▶ WHAT THE TASK ASKS:
Write out the data below exactly as given, without any of its pictures.

▶ RECORDED DATA:
________________
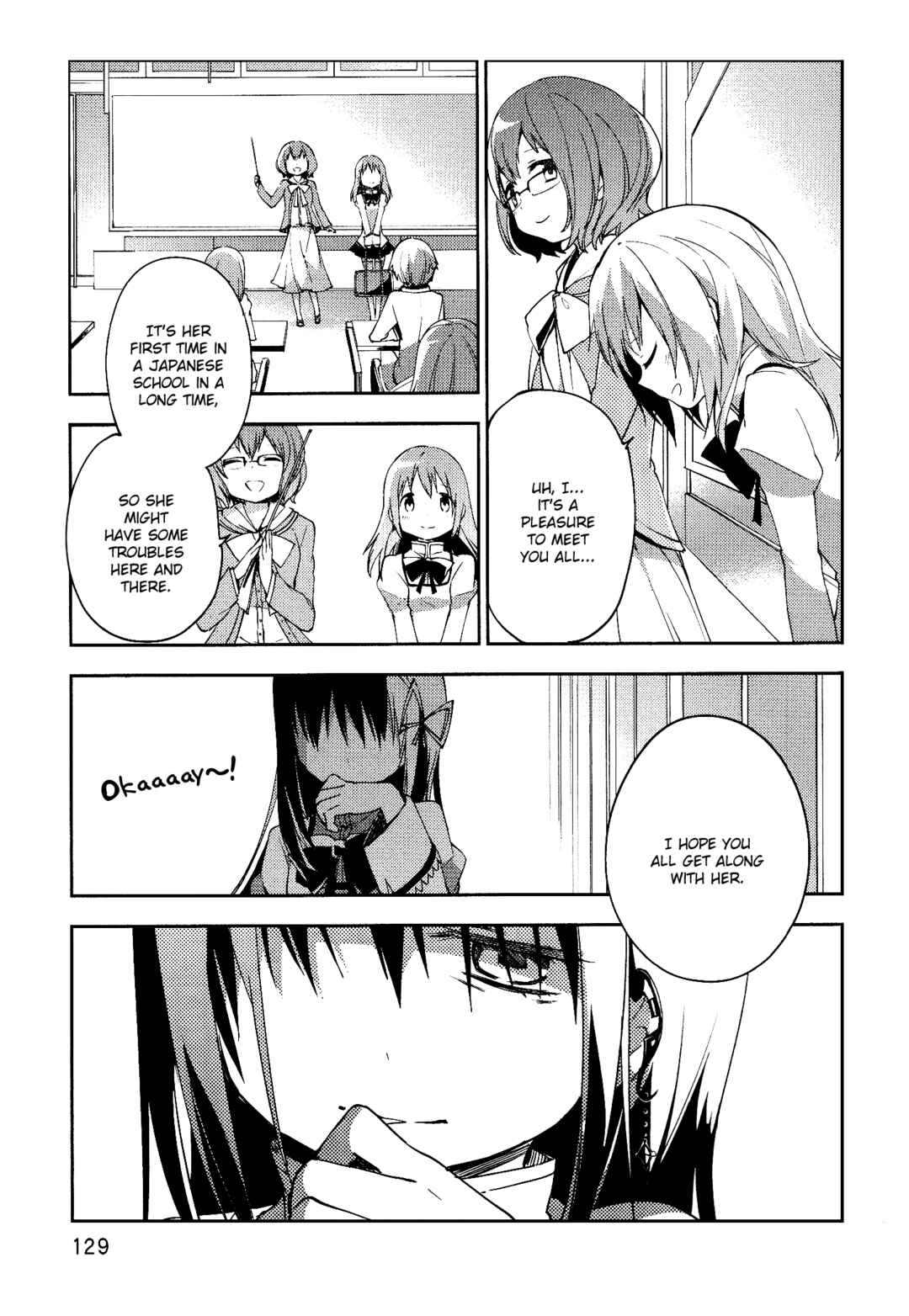 Page 21 Chapter 9 Gekijouban Madoka☆Magica: Shinpen Hangyaku no Monogatari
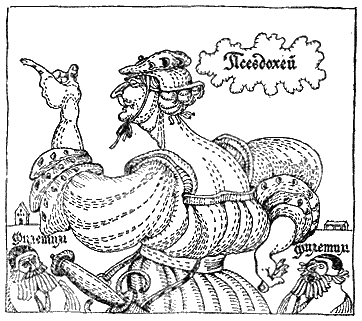 Разговоры запросто - i_18.png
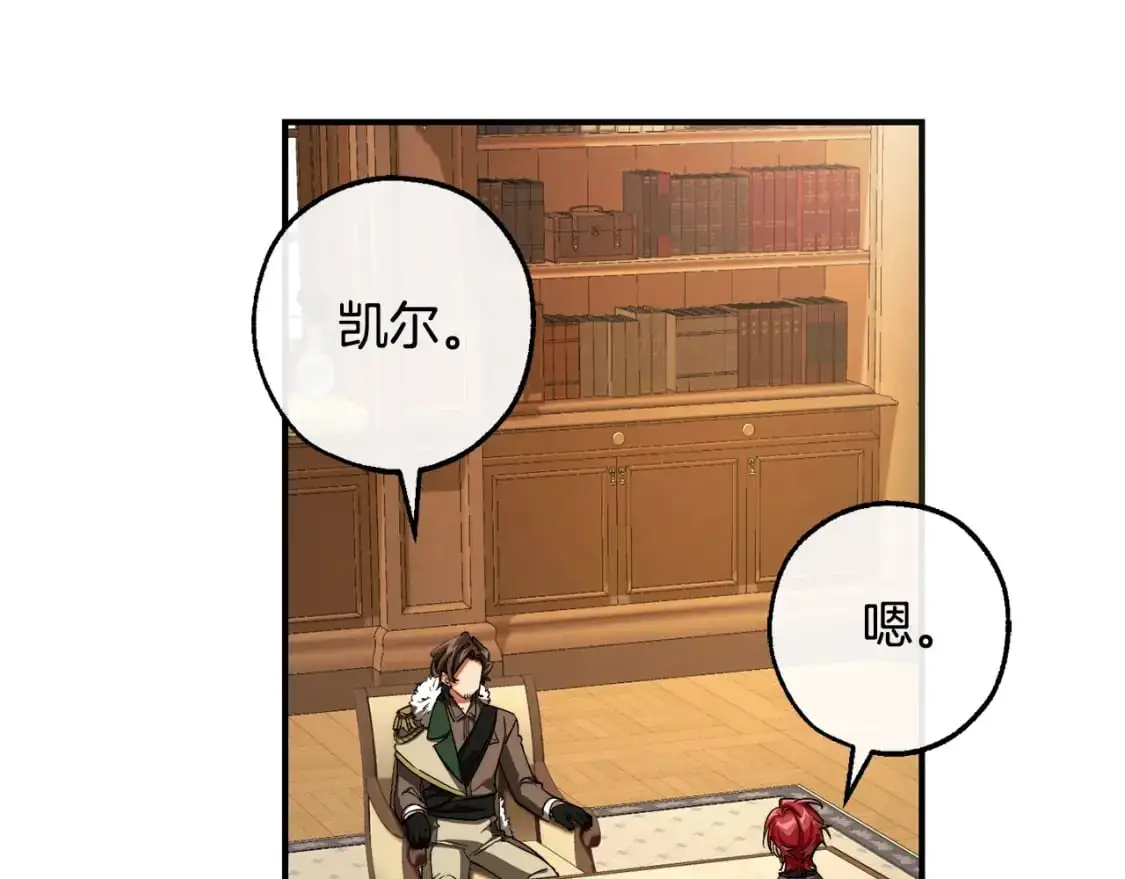 第109话 未知的未来141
________________
▶ RESPONSE BELOW:
 Page 21 Chapter 9 Gekijouban Madoka☆Magica: Shinpen Hangyaku no Monogatari
 Разговоры запросто - i_18.png
 第109话 未知的未来141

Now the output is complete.